No interior do Café Gluck, em Viena, havia um estranho judeu sempre carregado de livros, mas com pouco dinheiro. O seu nome era Jakob Mendel. E era capaz de estar num tempo sem o habitar.

“Mendel dos Livros” (Assírio & Alvim), de Stefan Zweig (n. Viena, 1881 – Petrópolis, 1942) é uma dolorosa e melancólica reflexão sobre a lenta vitória do esquecimento, a rebeldia da contemplação contra a ditadura da velocidade e sobre a derrota da literatura perante a realidade.
O binómio interioridade (psicologia)/exterioridade (ambiente) existe como confronto, capaz de aproximações entre os seus componentes, mas sem possibilidade de harmonia. Quando o narrador, por mero acaso, entra no transformado Café Gluck percebe algo de familiar naquele ambiente.

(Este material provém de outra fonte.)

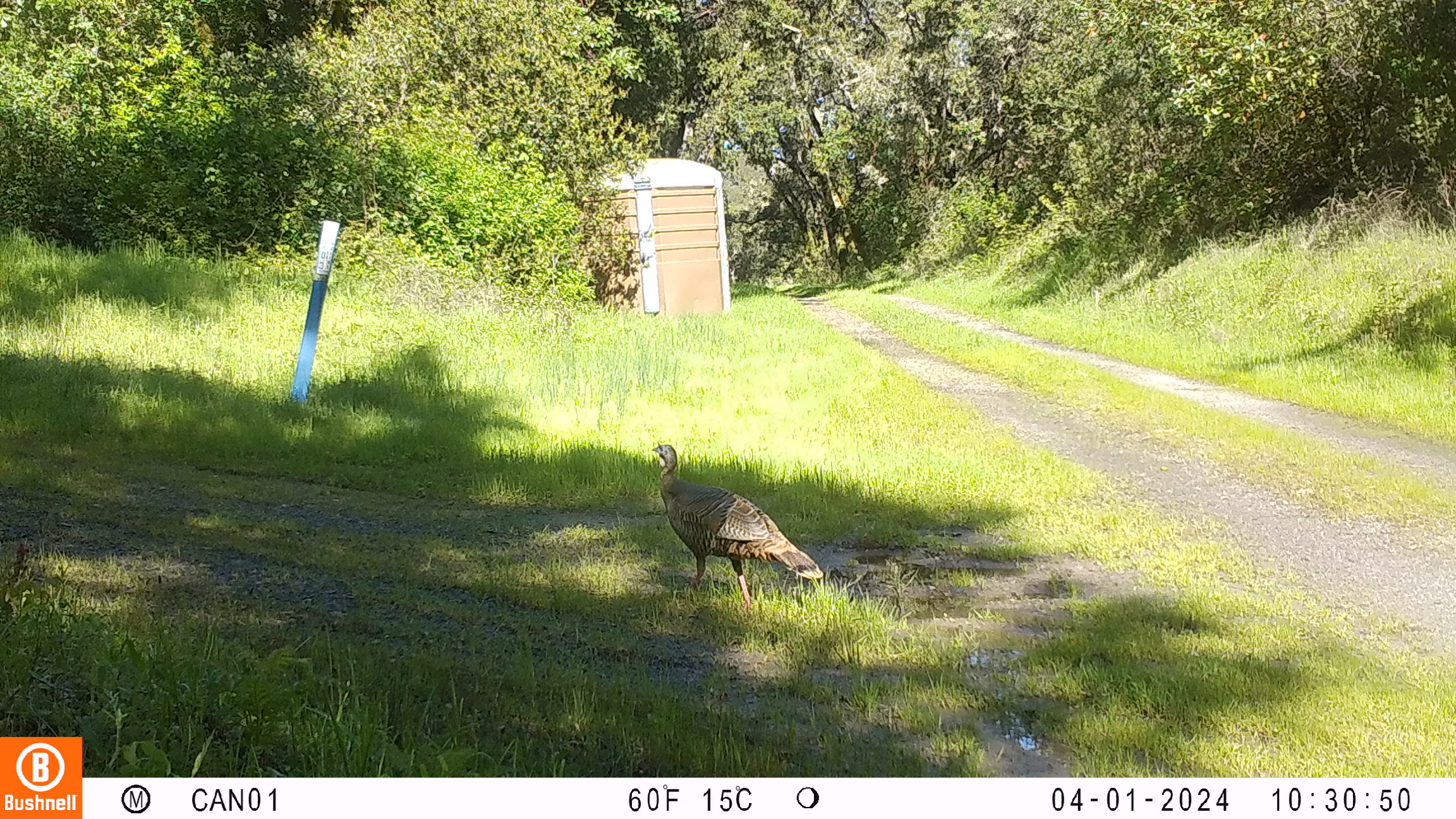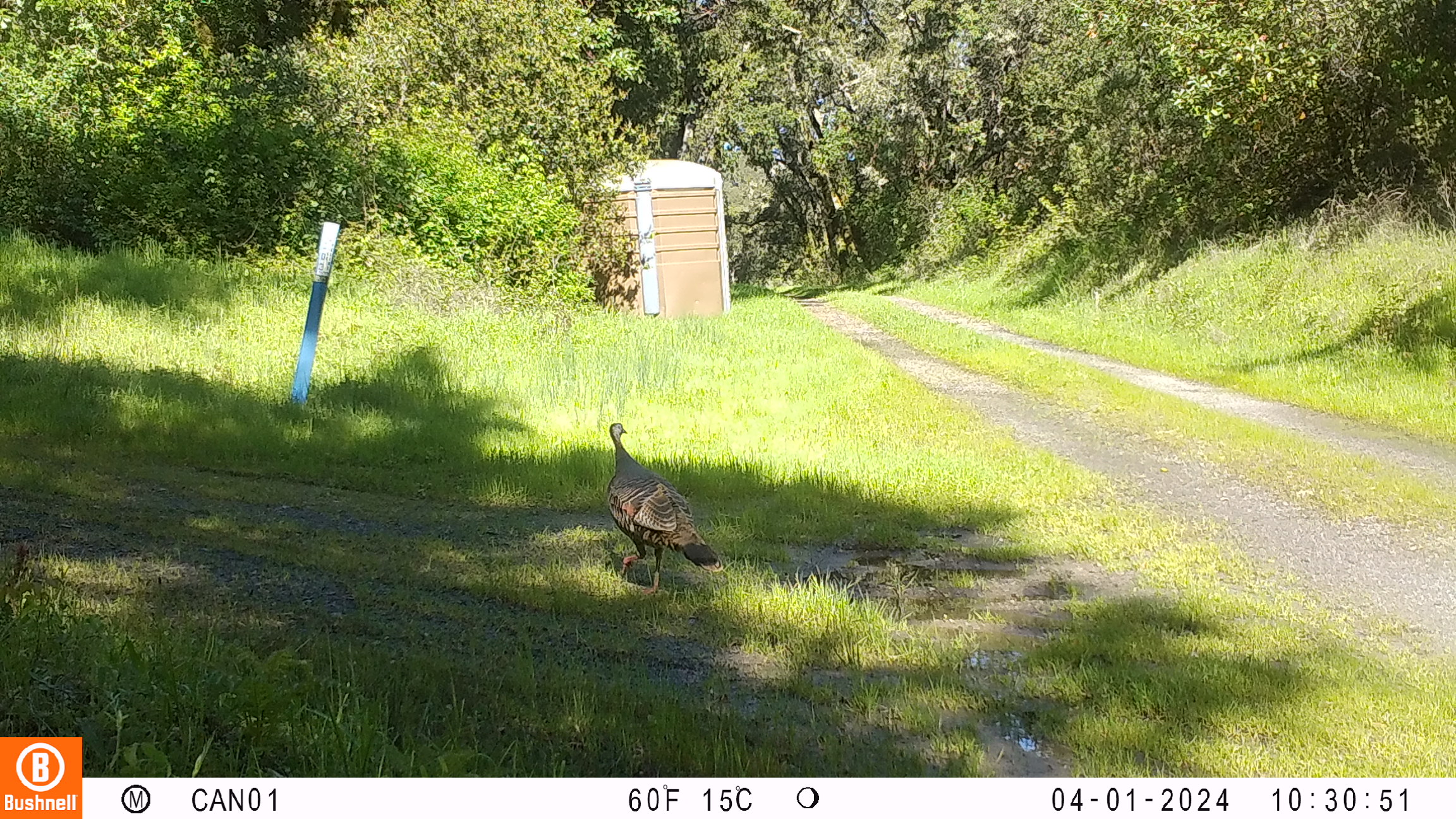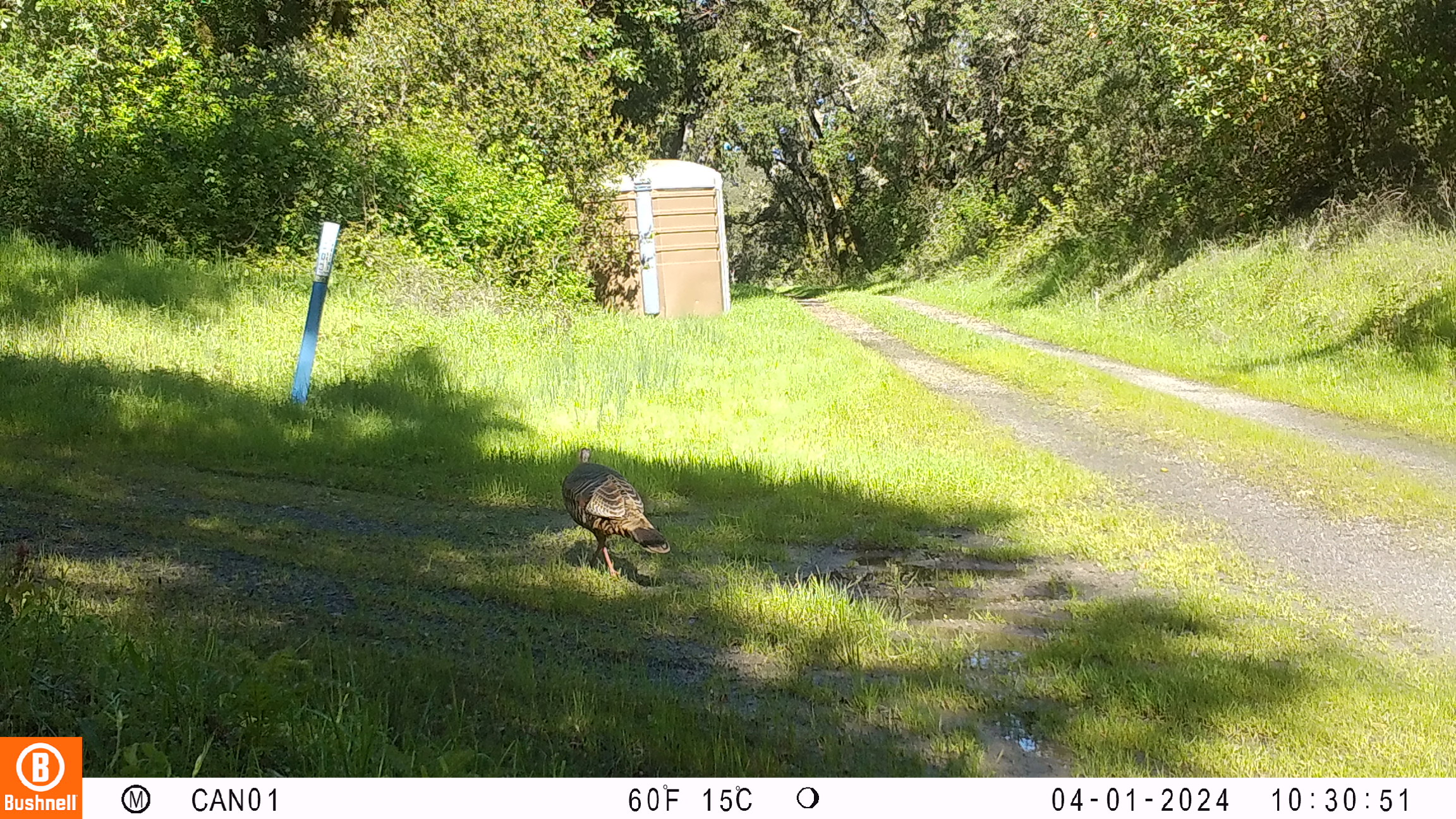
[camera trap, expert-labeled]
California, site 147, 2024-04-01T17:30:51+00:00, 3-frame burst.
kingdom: Animalia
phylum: Chordata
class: Aves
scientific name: Aves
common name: bird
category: unknown bird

“Estendi e empurrei violentamente todos os meus sentidos para o espaço e simultaneamente para dentro de mim mesmo - e ainda assim - raios partam! - não conseguia alcançar aquela recordação desaparecida e afogada dentro de mim mesmo”
A lembrança vai ganhando contornos até que o “aparelho de memória”, colocado entre as suas têmporas, reactiva a imagem de Jakob Mendel, que ali mesmo se sentava a receber os estudantes.

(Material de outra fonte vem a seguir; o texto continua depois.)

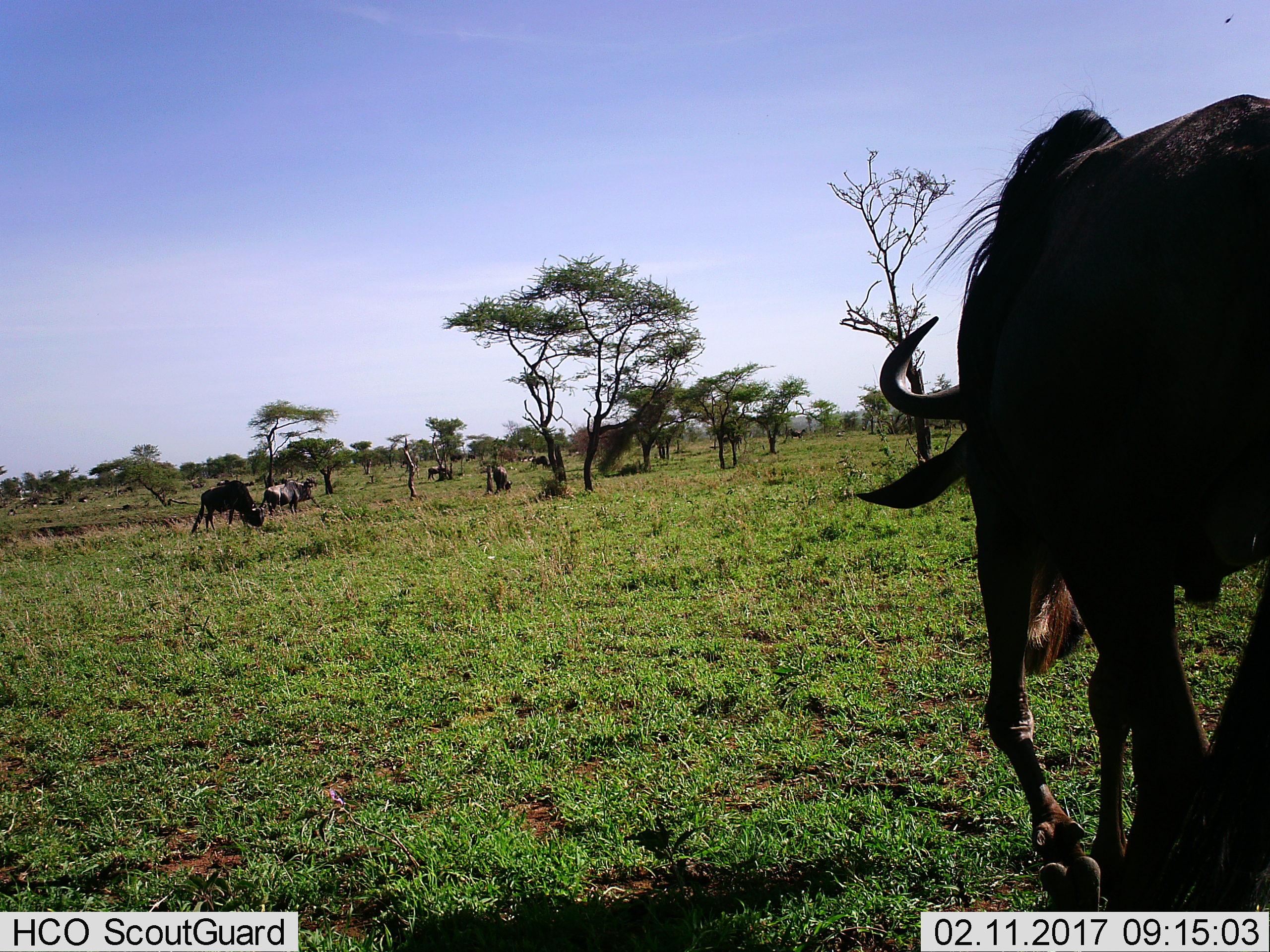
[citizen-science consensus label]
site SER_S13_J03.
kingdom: Animalia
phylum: Chordata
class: Mammalia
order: Artiodactyla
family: Bovidae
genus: Connochaetes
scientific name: Connochaetes taurinus taurinus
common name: blue wildebeest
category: wildebeestblue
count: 11-50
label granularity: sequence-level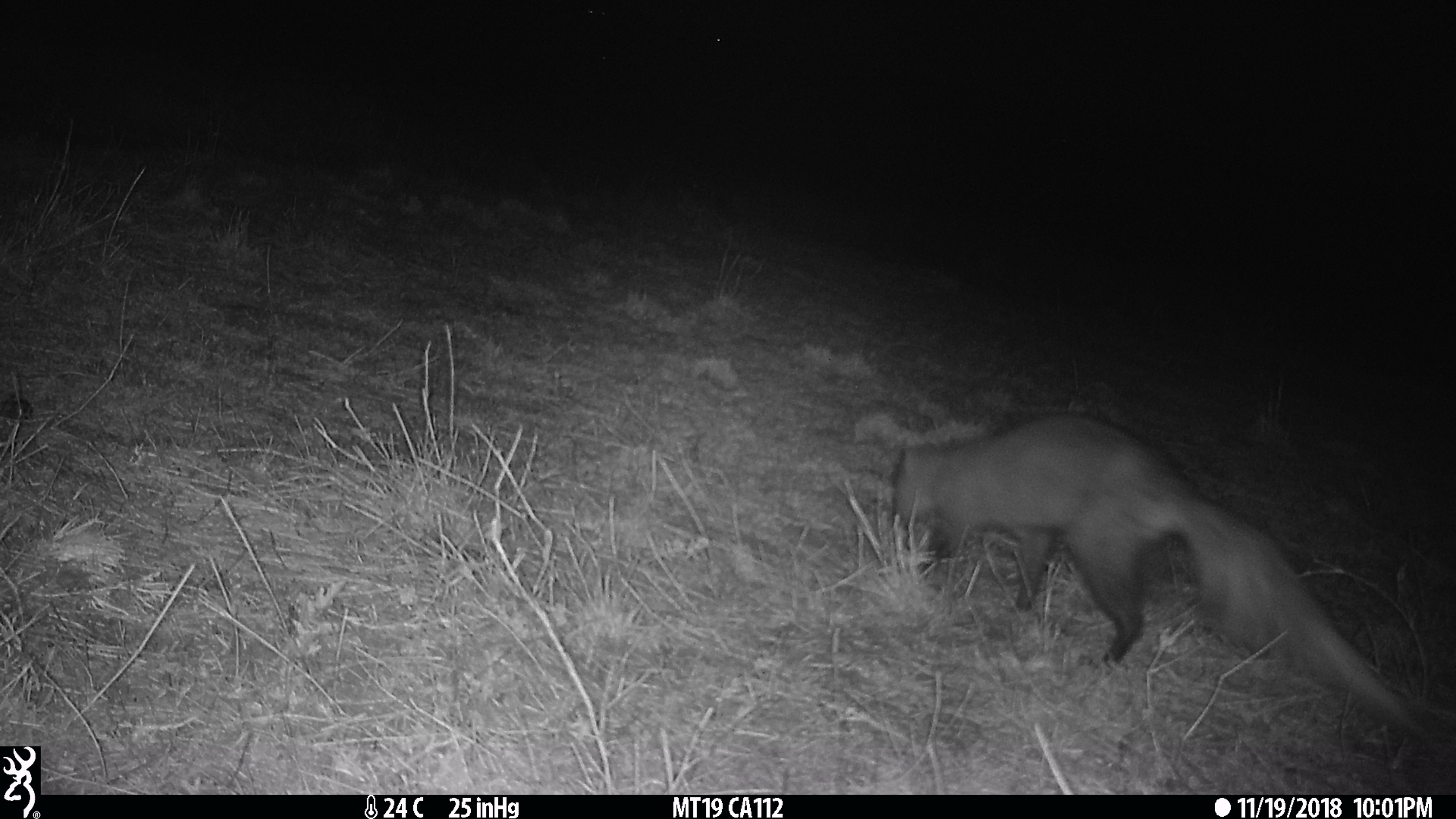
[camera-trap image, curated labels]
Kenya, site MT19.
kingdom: Animalia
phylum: Chordata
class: Mammalia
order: Carnivora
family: Herpestidae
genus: Ichneumia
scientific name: Ichneumia albicauda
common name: white-tailed mongoose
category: mongoose white tailed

Se para o narrador a exterioridade foi essencial à introspecção, já para Mendel seria essa exterioridade que o derrotaria.


Mendel era um homem para quem o tempo cronológico era secundário. Ele vivia numa realidade criada pelos livros e recriada por si através da leitura. Absorto, só saía do universo literário quando era solicitado por jovens universitários desesperados por ajuda.
Balouçando a cabeça sobre um livro, como se recitasse a Tora, o alfarrabista interrompia o movimento quando era chamado àquela realidade não habitado pela sua consciência. A percepção de Mendel aparecia fugazmente para vender, trocar ou comprar livros.
A sua memória era prodigiosa. Ele sabia onde poderiam encontrar as obras mais raras, caso ele não as tivesse. Depois, o seu entendimento dedicava-se novamente ao intangível.
“À exceção dos livros, este homem estranho não sabia nada do mundo; pois todos os fenómenos da existência começavam a tornar-se realidade para ele só quando estes se tinham vertido em letras, quando se tinham reunido num livro e, por assim dizer, se tinham esterilizado.”
Esse afastamento da realidade circundante proporcionou a Mendel distracções como a não percepção da chegada da luz eléctrica, ou o começo da I Guerra Mundial. Seria esse alheamento que provocaria a fatal inadaptação aos códigos de conduta vigentes. Ele recusa-os, tal qual faz Bartleby (de Herman Melville).
Os hábitos alteraram, o mundo estava em guerra, mas ele mantinha-se fora dos acontecimentos. Até tudo chegar a si, e ele sofrer as consequências de não ter as respostas adequadas. Ele esquecera o mundo, mas inevitavelmente o mundo não se esquecera dele.

Como se relaciona a literatura com a realidade?
A julgar pelo destino trágico do autor e do personagem Mendel, a resposta é muito pessimista.
Depois de 60 anos são necessárias forças incomuns para começar tudo de novo.”, disse Zweig, na sua carta de suicídio. O escritor não conseguiu; o personagem também não.
A pedagógica introdução de Álvaro Gonçalves, também responsável pela tradução, permite descodificar a relação entre autor e seu avatar.
“Mendel dos Livros, de Stefan Zweig, é literatura pura como só um grande escritor sabe escrever.